> **Okunacak metin**
# # # #
Trakya bölgesinde yanlış arazi kullanımlarına sıkça rastlanmaktadır. Kesinlikle toprak işlemeli tarım yapılmaması gereken V, VI, VII. sınıf arazilerde dahi yer yer toprak işlemeli tarım yapıldığı; tarım arazisi olması gereken bazı arazilerin de yerleşim yerleri, turistik tesis ya da sanayileşmeye açıldığı vb. olumsuz, çarpık durumlar görülebilmektedir.
# # # #
> **Alıntılanan kayıtlar**
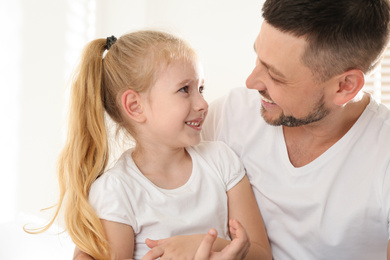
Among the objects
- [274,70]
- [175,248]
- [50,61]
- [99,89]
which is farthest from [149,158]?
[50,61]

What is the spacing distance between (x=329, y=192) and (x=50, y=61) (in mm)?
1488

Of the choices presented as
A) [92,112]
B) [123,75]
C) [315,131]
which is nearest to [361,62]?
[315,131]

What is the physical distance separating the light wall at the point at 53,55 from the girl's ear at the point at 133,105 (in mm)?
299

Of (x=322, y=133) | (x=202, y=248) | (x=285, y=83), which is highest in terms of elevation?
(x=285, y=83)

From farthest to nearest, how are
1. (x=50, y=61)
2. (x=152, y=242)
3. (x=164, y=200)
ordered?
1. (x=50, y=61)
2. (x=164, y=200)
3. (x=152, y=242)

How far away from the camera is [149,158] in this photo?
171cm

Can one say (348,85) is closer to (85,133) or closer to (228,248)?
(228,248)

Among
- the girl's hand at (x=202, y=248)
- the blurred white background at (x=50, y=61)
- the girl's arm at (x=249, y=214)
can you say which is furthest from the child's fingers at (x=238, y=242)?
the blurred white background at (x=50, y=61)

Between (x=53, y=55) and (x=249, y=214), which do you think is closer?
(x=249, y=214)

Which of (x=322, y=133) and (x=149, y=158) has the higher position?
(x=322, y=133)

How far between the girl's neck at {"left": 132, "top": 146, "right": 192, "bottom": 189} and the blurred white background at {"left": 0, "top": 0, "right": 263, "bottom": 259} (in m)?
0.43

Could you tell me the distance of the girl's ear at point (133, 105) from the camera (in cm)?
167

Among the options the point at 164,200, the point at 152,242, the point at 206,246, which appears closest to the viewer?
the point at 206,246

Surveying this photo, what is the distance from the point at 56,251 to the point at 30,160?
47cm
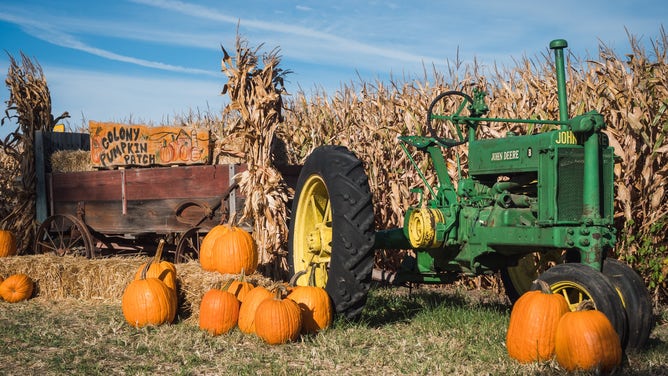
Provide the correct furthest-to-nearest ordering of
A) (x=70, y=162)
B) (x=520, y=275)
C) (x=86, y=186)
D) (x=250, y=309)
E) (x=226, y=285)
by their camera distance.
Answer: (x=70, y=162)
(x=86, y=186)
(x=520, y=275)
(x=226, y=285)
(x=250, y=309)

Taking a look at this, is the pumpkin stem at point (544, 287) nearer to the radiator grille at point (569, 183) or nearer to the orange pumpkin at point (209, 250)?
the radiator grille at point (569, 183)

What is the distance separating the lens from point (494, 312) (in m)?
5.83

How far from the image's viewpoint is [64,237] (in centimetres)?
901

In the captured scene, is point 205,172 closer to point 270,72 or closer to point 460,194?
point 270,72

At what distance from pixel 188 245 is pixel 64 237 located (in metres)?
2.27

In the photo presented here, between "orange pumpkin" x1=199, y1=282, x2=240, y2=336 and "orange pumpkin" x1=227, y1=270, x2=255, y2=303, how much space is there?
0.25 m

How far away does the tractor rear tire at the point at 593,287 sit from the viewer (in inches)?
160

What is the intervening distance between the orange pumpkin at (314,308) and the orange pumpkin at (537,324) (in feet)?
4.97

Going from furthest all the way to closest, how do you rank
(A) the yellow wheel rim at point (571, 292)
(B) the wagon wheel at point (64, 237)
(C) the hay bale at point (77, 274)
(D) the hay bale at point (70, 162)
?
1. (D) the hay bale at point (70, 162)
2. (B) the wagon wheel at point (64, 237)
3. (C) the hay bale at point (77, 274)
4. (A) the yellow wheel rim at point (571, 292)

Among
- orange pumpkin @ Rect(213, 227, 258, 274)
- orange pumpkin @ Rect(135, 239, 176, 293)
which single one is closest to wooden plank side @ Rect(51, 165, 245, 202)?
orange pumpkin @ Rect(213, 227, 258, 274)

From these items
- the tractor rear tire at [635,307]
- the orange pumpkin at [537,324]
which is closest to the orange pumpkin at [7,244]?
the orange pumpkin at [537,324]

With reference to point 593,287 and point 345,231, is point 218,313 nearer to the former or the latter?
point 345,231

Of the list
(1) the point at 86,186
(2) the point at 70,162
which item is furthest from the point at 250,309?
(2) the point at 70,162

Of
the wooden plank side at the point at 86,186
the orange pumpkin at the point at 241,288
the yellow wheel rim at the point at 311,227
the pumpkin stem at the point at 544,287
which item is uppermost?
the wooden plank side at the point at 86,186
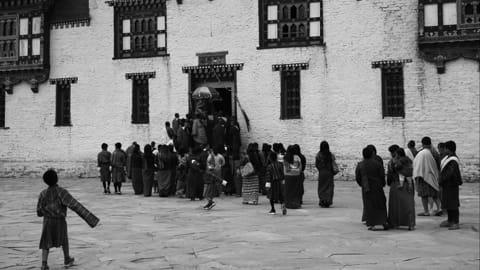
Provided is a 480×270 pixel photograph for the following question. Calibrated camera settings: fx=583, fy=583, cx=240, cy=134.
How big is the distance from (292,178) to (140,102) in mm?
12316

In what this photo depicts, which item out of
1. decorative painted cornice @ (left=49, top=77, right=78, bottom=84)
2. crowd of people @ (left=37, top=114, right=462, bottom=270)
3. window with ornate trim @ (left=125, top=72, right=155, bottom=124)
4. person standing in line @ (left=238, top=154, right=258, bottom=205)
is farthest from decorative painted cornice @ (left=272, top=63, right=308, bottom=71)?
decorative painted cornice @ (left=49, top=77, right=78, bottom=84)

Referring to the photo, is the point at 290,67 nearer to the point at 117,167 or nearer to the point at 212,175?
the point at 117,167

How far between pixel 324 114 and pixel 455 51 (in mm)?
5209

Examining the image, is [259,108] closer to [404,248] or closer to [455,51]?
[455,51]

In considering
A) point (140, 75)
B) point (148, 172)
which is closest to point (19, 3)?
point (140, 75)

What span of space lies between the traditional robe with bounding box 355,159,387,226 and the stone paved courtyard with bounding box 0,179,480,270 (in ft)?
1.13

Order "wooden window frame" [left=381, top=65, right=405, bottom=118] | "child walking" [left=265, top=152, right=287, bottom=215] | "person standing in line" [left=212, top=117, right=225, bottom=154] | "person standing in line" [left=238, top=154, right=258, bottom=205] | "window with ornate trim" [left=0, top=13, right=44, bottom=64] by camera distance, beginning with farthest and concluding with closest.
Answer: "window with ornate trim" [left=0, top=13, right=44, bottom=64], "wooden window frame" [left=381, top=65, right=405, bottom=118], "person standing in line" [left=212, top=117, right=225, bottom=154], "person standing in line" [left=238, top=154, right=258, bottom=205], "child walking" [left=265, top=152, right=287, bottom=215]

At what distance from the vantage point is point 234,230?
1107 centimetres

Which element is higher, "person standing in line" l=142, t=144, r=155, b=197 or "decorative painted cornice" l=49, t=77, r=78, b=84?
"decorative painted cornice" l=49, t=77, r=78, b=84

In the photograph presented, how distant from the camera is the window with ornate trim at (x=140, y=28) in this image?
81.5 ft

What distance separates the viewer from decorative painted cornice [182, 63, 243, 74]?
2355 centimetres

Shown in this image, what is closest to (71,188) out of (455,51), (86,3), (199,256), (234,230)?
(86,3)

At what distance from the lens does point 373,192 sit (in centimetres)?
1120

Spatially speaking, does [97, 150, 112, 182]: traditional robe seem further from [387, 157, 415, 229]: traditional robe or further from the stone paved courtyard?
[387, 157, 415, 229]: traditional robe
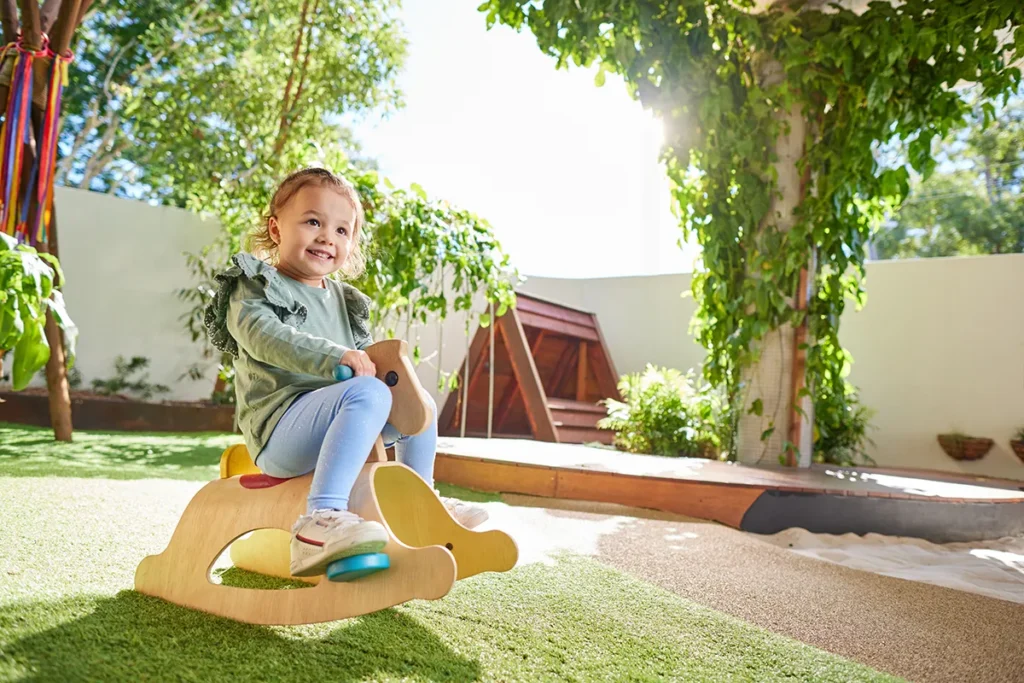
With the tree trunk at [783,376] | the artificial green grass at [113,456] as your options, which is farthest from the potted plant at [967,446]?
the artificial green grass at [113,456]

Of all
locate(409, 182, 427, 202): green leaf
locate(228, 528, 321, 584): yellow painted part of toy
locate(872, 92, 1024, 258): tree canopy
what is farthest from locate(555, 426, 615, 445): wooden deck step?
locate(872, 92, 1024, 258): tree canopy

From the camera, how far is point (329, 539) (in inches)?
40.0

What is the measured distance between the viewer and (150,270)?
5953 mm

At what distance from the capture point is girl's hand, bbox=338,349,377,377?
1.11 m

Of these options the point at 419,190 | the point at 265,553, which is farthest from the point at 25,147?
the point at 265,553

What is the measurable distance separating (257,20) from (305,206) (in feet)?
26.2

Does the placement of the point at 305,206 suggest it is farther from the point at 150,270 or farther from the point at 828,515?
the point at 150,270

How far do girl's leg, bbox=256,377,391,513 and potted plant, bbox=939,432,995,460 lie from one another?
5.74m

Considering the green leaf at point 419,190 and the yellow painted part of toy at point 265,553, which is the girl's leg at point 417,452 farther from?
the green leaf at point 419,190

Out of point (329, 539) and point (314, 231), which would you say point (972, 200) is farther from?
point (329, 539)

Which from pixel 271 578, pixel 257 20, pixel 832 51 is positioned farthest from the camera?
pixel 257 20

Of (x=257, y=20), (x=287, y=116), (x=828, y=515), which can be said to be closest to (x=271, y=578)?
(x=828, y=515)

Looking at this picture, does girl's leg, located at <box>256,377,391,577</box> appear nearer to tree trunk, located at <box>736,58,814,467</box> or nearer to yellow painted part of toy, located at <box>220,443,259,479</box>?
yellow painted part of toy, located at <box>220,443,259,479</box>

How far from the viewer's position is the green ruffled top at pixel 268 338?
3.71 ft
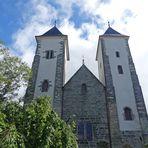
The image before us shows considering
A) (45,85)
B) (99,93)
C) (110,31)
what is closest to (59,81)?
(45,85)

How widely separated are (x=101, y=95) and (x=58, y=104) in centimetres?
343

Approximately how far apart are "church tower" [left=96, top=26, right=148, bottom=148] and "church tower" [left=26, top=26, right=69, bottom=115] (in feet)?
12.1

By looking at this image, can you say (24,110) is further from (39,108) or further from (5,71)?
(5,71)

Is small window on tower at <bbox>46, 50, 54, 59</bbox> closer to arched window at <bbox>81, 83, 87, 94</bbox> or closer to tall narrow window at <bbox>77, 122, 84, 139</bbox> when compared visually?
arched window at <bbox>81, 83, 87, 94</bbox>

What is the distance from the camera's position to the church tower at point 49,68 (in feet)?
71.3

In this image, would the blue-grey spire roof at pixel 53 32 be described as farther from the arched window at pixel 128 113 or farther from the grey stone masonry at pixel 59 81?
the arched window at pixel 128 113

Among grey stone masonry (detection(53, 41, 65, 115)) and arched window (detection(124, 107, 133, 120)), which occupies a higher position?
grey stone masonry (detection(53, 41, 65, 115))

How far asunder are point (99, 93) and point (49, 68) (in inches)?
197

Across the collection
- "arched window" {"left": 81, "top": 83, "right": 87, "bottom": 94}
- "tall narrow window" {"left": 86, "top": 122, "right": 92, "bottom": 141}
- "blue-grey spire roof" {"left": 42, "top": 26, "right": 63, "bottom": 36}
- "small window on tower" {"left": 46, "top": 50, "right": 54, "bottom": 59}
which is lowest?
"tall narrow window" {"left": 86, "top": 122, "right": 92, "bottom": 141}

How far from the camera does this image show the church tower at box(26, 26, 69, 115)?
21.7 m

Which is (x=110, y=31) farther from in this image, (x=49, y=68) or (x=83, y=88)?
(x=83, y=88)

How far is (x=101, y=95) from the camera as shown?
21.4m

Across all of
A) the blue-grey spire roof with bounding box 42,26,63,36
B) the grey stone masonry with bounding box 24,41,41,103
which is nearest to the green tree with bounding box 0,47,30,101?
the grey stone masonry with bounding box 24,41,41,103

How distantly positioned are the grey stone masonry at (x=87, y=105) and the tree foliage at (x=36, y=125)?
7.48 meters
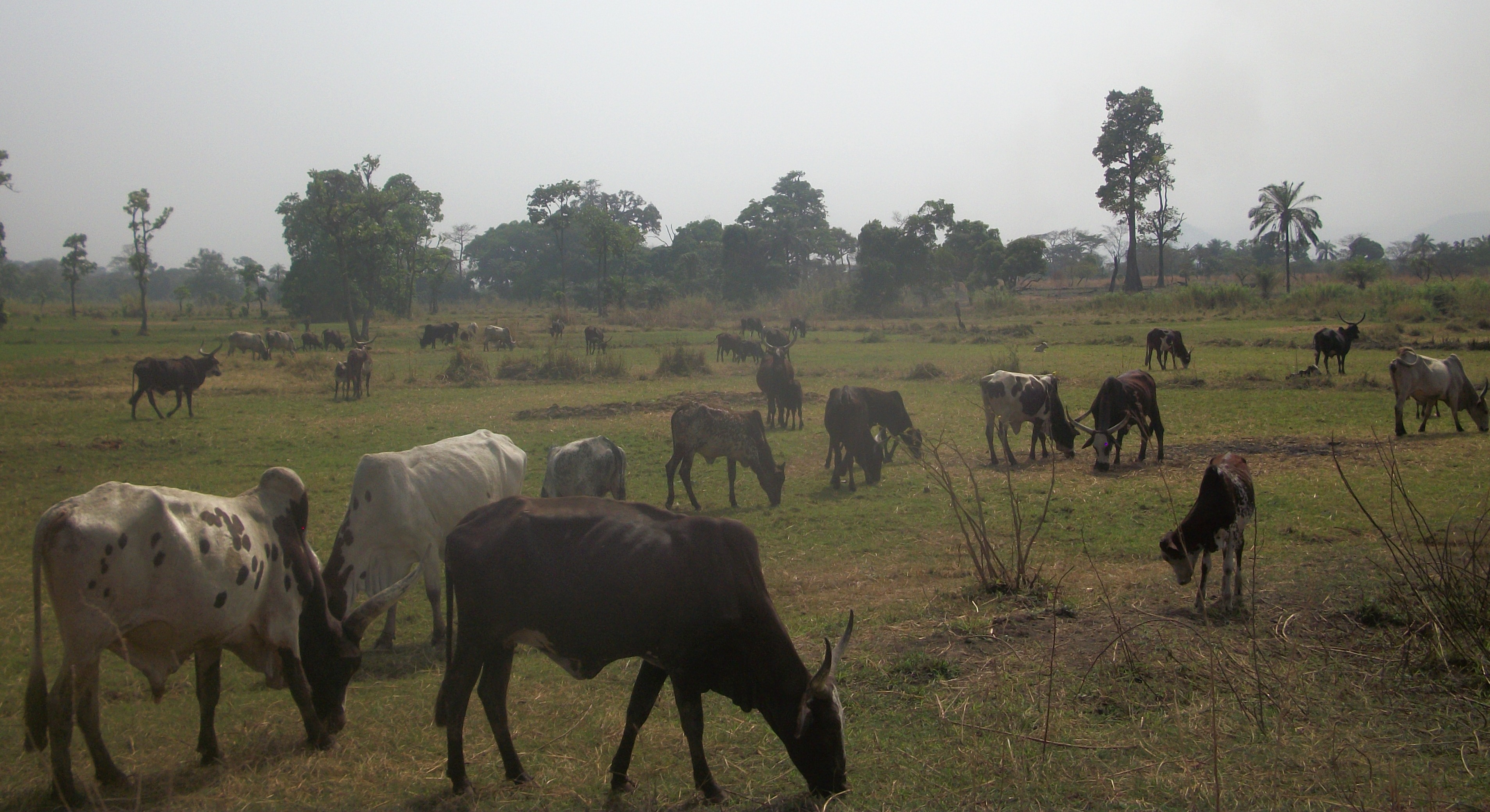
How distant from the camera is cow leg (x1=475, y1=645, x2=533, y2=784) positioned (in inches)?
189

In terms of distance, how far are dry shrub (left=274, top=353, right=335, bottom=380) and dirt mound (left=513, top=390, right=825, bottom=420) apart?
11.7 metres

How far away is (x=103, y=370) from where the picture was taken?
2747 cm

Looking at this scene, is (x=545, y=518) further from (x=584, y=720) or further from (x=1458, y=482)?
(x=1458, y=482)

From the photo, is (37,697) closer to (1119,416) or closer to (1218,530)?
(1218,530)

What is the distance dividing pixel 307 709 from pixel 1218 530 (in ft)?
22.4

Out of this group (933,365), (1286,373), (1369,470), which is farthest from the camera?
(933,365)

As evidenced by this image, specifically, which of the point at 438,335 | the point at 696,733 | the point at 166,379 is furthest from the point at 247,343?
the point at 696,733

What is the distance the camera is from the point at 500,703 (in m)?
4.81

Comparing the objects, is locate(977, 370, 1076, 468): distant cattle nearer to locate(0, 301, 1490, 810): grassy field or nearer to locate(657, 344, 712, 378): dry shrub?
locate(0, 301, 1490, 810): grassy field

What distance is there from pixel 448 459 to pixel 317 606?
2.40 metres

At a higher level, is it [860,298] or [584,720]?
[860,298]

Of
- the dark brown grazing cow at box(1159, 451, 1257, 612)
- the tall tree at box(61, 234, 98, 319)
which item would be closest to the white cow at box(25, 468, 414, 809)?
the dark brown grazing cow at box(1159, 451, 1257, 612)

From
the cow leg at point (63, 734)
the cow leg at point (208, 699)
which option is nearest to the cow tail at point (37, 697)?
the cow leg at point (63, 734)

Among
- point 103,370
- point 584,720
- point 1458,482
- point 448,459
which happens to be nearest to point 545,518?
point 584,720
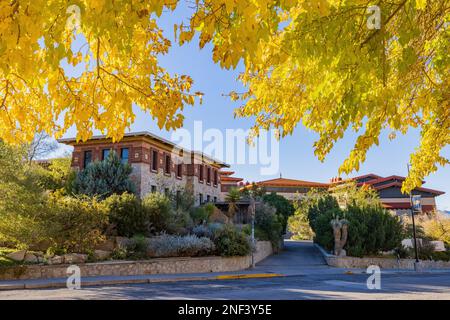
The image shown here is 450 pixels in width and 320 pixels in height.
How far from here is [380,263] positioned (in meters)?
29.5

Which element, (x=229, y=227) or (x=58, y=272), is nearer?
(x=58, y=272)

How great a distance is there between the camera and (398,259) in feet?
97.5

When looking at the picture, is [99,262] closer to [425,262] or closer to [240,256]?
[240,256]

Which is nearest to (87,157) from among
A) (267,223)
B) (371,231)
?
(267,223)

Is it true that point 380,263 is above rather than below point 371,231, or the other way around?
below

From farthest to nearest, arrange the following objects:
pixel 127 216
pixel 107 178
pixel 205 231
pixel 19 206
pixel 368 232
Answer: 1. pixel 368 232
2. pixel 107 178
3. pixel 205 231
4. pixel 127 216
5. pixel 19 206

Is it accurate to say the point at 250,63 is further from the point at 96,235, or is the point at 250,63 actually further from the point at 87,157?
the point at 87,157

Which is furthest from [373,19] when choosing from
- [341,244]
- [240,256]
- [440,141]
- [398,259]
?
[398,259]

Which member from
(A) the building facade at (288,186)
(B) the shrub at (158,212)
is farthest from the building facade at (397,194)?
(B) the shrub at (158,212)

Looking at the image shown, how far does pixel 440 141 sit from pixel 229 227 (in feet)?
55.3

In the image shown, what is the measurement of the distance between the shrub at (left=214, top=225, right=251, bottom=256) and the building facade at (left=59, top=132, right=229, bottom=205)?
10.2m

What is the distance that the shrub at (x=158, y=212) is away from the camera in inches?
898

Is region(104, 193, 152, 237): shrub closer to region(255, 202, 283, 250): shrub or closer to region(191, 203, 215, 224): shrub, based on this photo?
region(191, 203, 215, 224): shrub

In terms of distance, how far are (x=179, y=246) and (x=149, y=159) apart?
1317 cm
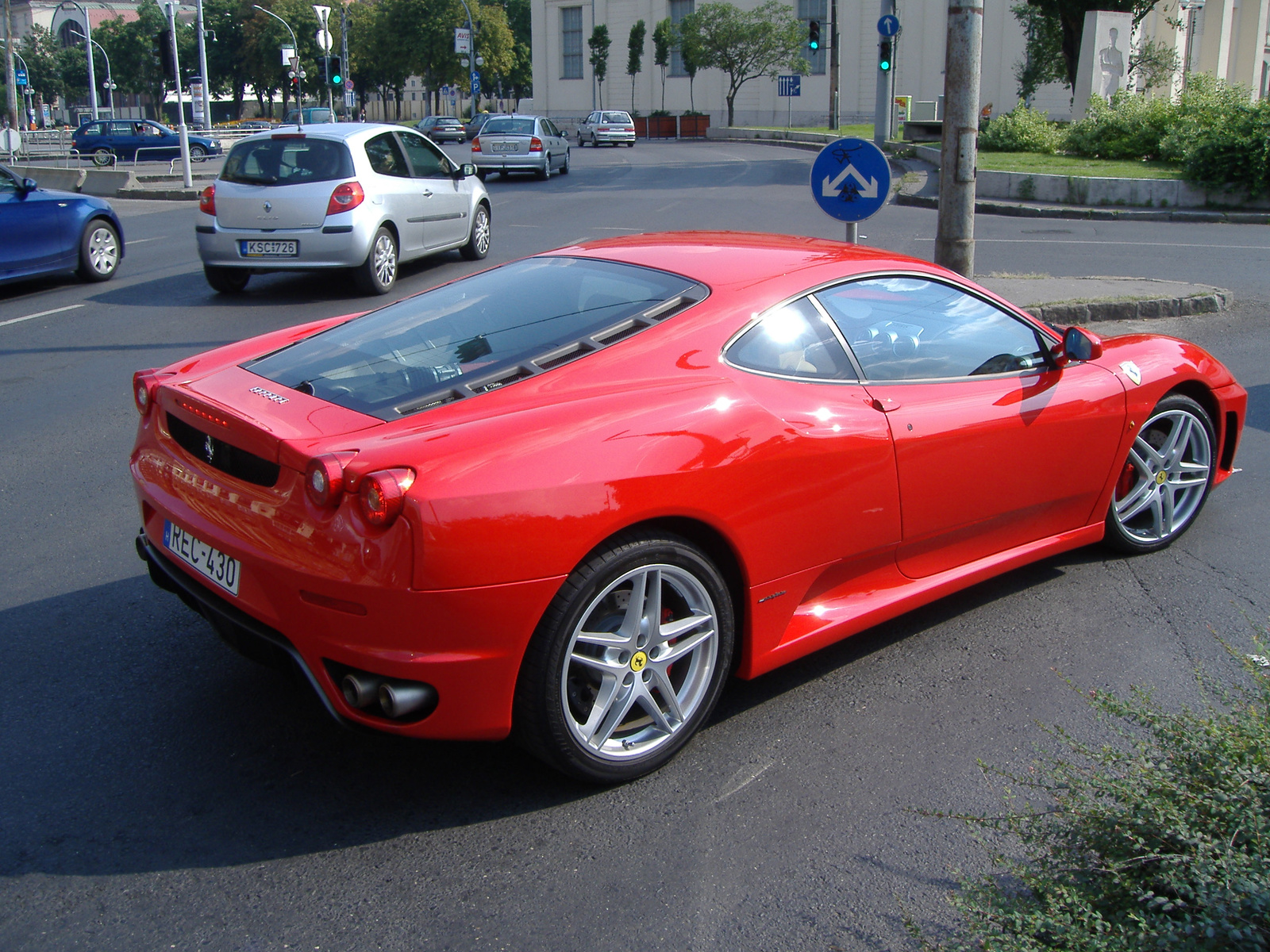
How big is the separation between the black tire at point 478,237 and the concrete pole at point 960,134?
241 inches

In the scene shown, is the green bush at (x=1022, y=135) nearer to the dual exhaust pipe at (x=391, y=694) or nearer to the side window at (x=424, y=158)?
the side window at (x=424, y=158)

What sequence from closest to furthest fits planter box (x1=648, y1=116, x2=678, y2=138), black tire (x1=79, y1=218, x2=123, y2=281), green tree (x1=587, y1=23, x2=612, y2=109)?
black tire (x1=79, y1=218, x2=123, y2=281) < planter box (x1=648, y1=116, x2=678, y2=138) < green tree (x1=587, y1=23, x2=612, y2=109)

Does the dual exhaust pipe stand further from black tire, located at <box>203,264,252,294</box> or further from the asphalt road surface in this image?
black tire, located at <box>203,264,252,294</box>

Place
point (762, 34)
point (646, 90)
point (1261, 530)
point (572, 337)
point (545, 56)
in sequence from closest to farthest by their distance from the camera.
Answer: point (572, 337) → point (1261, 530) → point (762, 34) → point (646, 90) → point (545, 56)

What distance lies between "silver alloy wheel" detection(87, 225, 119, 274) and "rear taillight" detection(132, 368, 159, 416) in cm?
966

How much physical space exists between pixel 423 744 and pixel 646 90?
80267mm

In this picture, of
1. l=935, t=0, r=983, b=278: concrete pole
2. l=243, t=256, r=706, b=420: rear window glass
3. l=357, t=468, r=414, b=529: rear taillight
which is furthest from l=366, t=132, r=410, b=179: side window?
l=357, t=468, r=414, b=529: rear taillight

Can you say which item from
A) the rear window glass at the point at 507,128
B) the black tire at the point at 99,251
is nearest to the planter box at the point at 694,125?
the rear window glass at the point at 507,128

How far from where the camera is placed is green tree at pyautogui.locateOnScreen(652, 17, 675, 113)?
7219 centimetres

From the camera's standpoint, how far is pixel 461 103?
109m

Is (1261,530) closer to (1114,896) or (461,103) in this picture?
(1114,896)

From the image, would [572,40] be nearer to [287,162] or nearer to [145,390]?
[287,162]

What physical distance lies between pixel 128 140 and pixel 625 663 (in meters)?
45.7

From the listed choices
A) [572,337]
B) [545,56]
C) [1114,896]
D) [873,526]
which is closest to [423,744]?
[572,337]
# # # #
> **Yazılı alıştırma 1**
Trakya'daki arazi kullanımı metnine göre şu ifadeler doğru mu: (a) Trakya bölgesinde yanlış arazi kullanımlarına nadiren rastlanır; (b) V, VI, VII. sınıf arazilerde yer yer toprak işlemeli tarım yapılmaktadır; (c) tarım arazisi olması gereken bazı araziler sanayileşmeye açılmıştır? Her biri için evet ya da hayır deyin ve metnin belirleyici sözlerini aynen alıntılayın.
> **Yazılı alıştırma 2**
Trakya'daki arazi kullanımı metnini son cümlesinden sonra sürdürür müsünüz?

> **Alıştırma çıktısı 1**
(a) Hayır: "Trakya bölgesinde yanlış arazi kullanımlarına sıkça rastlanmaktadır."
(b) Evet: "V, VI, VII. sınıf arazilerde dahi yer yer toprak işlemeli tarım yapıldığı"
(c) Evet: "tarım arazisi olması gereken bazı arazilerin de yerleşim yerleri, turistik tesis ya da sanayileşmeye açıldığı"

> **Alıştırma çıktısı 2**
Çiftçilerin kendi olanaklarıyla yarattığı ve geliştirdiği halk sulamalarıyla birlikte, bölgenin tarım arazisinin yaklaşık yüzde 10-11'i sulanabilir özelliktedir. Fakat çiftçinin sulama alışkanlığı vb. bazı faktörlere bağlı olarak değişim gösteren sulama oranları genellikle düşüktür. Sulama çoğunlukla bilinçsiz yapılmakta, sulama programı ve bitkinin su ihtiyacı bilinmeden sulama yapılması zararlara neden olmaktadır. Bu olumsuzluğun doğal olarak tarımsal üretime ve dolayısıyla ülke ekonomisine yansıması kaçınılmazdır. Bu konuda yoğun şekilde yayım ve eğitim çalışmalarına ve bölgede birçok yerde bulunan sulama kooperatiflerinin etkinliklerinin artırılmasına gerek olduğu hissedilmektedir.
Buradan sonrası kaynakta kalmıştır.